Member of the Utah House of Representatives
- Incumbent
- Assumed office January 1, 2019
- Preceded by: Bruce R. Cutler
- Constituency: 44th district (2019–2023) 40th district (2023–present)

Personal details
- Party: Democratic
- Children: 4
- Alma mater: University of Utah; Brigham Young University (JD);
- Website: https://www.voteandrewstoddard.com/about

= Andrew Stoddard =

American politician

Andrew Stoddard is a Democratic member of the Utah State House of Representatives, representing the 40th District. He lives in Sandy, Utah.

==Education and early career==
Stoddard graduated from Brighton High School. He later earned a bachelor's degree from the University of Utah and a law degree from Brigham Young University. He
worked in various positions in education, volunteering and working for agencies dealing with criminal justice, including the Utah Crime Victims Clinic, Rocky Mountain Innocence Center, and Murray City. Stoddard also served as the Chair of the Midvale Community Council, and as a Murray City Prosecutor for almost a decade. Stoddard currently works as a personal injury attorney for Craig Swapp & Associates.

==Political career==
Stoddard was first elected on November 8, 2018. He defeated the incumbent, Republican Bruce Cutler, with 55% of the vote. During his first term, he sponsored gun control legislation.

In the 2022 General Session, Stoddard served on the Executive Appropriations Committee, the House Ethics Committee, the House Law Enforcement and Criminal Justice Committee, the House Revenue and Taxation Committee, the Infrastructure and General Government Appropriations Subcommittee, and the Legislative Management Committee

In the 2023 General Session, Stoddard served on the Law Enforcement & Criminal Justice Committee, Government Operations Committee, House Rules Committee, and the House Ethics Committee.

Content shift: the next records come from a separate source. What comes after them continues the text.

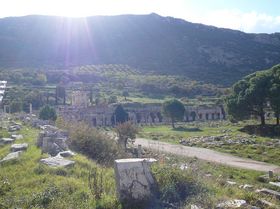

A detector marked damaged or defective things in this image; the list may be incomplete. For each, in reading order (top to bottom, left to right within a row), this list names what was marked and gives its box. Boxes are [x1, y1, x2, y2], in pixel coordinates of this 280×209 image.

broken marble block [114, 158, 158, 204]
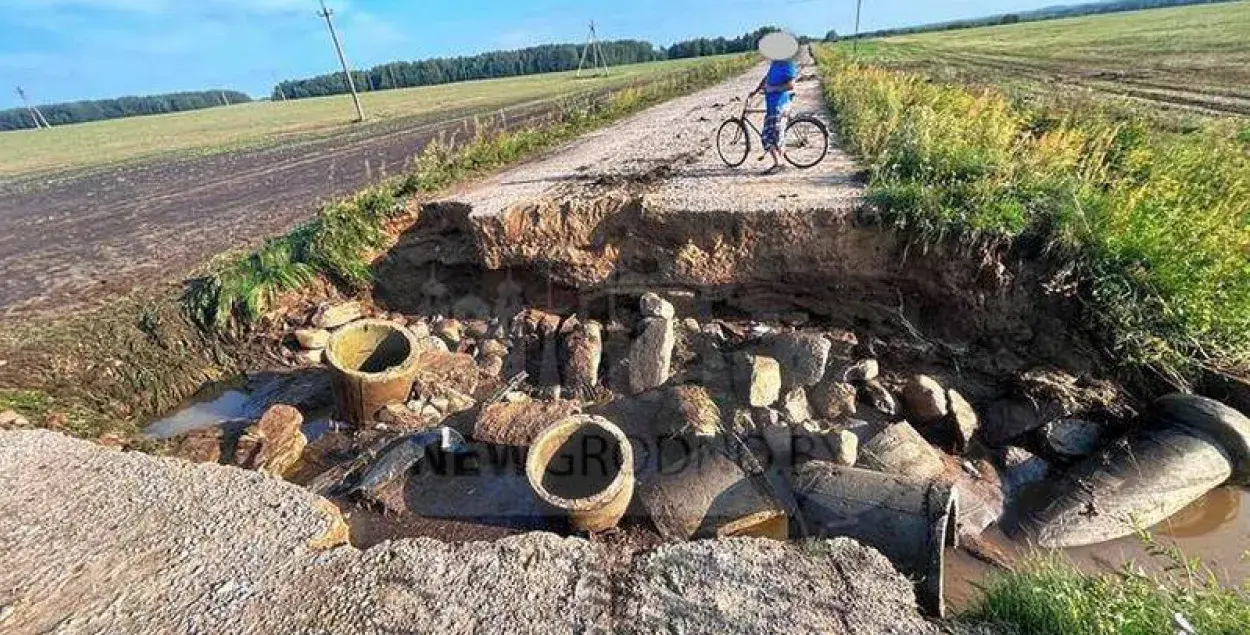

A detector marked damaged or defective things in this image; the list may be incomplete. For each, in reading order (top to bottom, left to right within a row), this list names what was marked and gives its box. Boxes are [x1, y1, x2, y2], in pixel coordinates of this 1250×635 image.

broken concrete pipe [327, 317, 425, 427]
broken concrete pipe [525, 415, 635, 532]
broken concrete pipe [640, 442, 785, 540]
broken concrete pipe [795, 460, 960, 617]
broken concrete pipe [1015, 392, 1250, 545]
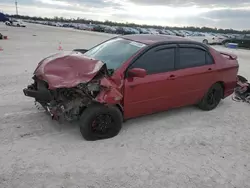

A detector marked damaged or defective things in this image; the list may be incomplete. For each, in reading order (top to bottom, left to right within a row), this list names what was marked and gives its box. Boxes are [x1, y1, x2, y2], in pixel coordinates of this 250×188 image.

smashed hood [34, 51, 106, 89]
crumpled front end [23, 52, 122, 121]
damaged red sedan [23, 34, 238, 140]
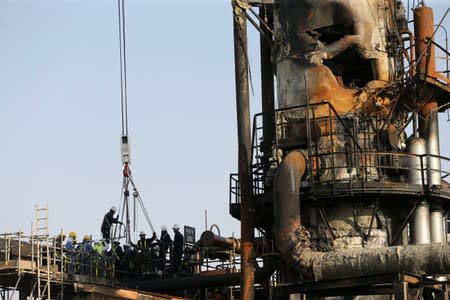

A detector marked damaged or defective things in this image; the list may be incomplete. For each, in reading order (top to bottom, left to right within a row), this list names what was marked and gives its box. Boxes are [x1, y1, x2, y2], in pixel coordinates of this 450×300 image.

burned metal structure [232, 0, 450, 298]
corroded equipment [232, 0, 450, 298]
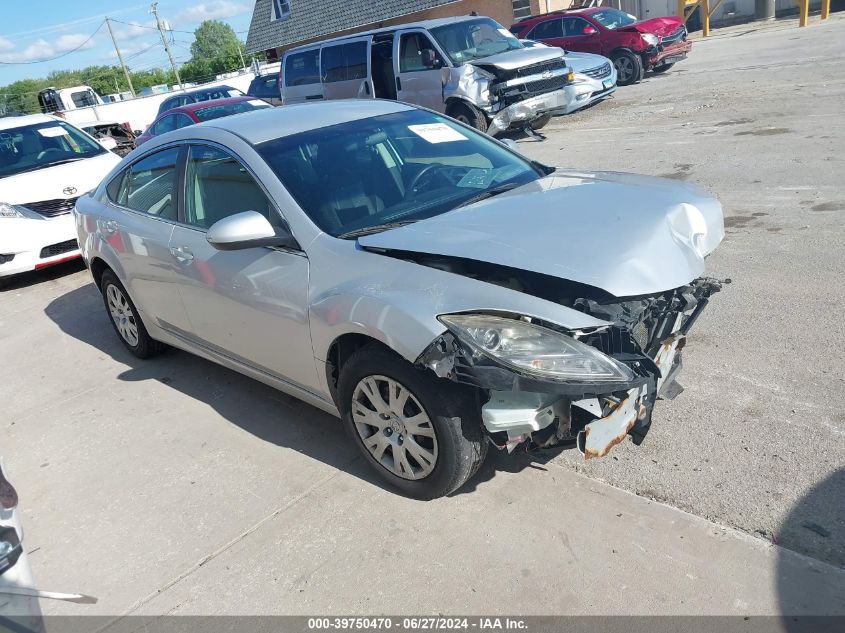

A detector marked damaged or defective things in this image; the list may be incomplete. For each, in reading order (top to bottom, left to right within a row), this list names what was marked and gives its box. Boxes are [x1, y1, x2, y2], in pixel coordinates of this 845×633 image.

damaged chevrolet truck [280, 15, 576, 135]
crumpled hood [472, 45, 564, 71]
crumpled hood [620, 16, 684, 36]
cracked headlight assembly [0, 205, 27, 222]
crumpled hood [0, 151, 120, 205]
crumpled hood [360, 170, 724, 298]
damaged chevrolet truck [74, 100, 724, 498]
cracked headlight assembly [442, 314, 632, 382]
front-end collision damage [416, 276, 724, 460]
damaged front bumper [418, 276, 724, 460]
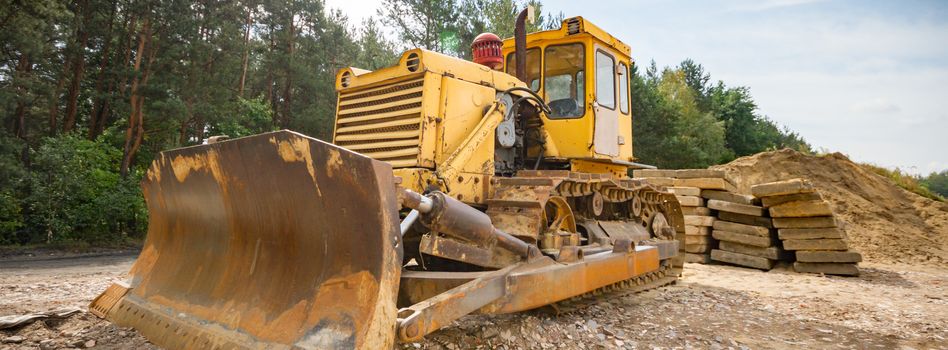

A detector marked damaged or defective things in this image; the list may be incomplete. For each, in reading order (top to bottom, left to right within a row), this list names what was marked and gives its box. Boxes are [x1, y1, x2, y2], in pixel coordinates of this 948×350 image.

rusty blade [96, 130, 404, 348]
rusty metal surface [98, 131, 402, 350]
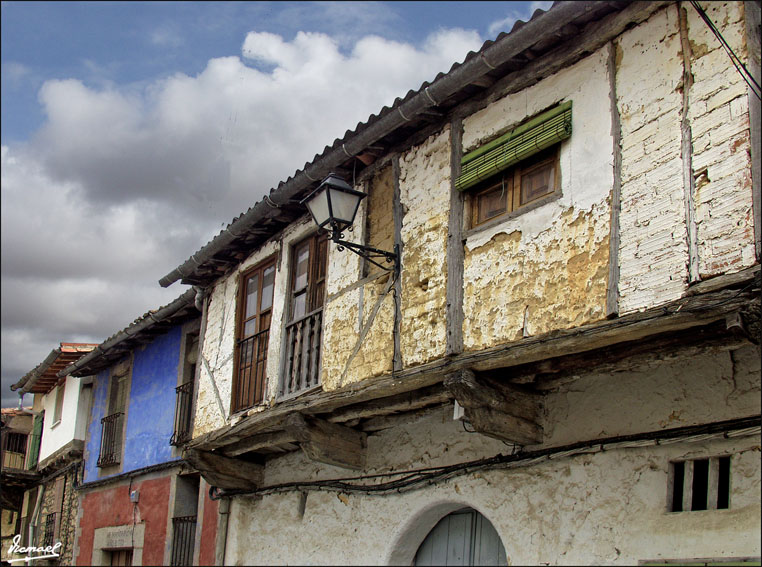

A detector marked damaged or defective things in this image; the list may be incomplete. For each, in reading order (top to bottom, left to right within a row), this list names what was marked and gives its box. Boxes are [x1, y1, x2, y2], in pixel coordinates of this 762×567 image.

peeling plaster wall [394, 127, 448, 368]
peeling plaster wall [458, 50, 612, 350]
peeling plaster wall [616, 0, 756, 312]
peeling plaster wall [684, 1, 756, 278]
peeling plaster wall [223, 348, 760, 564]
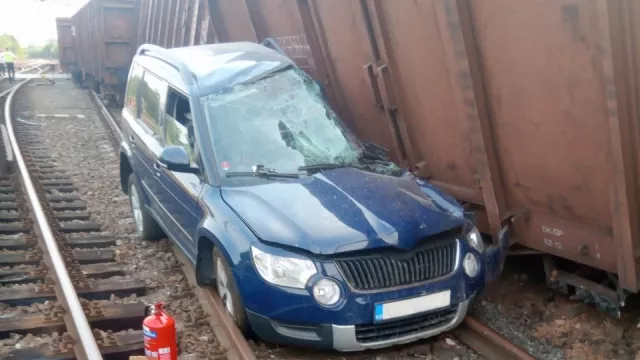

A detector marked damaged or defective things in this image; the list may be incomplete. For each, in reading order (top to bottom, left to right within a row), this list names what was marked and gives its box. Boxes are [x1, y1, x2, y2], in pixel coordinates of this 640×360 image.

rusty brown cargo container [54, 17, 76, 73]
rusty brown cargo container [67, 0, 136, 104]
shattered windshield [201, 68, 360, 174]
broken window glass [201, 68, 360, 174]
damaged blue suv [120, 40, 508, 350]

==2022 sponsored legislation==
- HB0057	Government Records Access Amendments
- HB0073S01	Post Certification Amendments
- HB0309	Process Server Amendments
- HB0310	Vital Records Special Characters
- HB0314S01	Inheritance Disqualification Amendments
- HB0325	Mental Health Support and Law Enforcement Co-response
- HCR002	Concurrent Resolution Encouraging Discussion about Prevention of Child Sexual Abuse,
- HCR014 Concurrent Resolution Honoring Utah Olympians and Paralympians

==Personal life==
Stoddard spent most of his childhood in Sandy, Utah. He currently lives in Midvale, Utah and is married and has 4 children.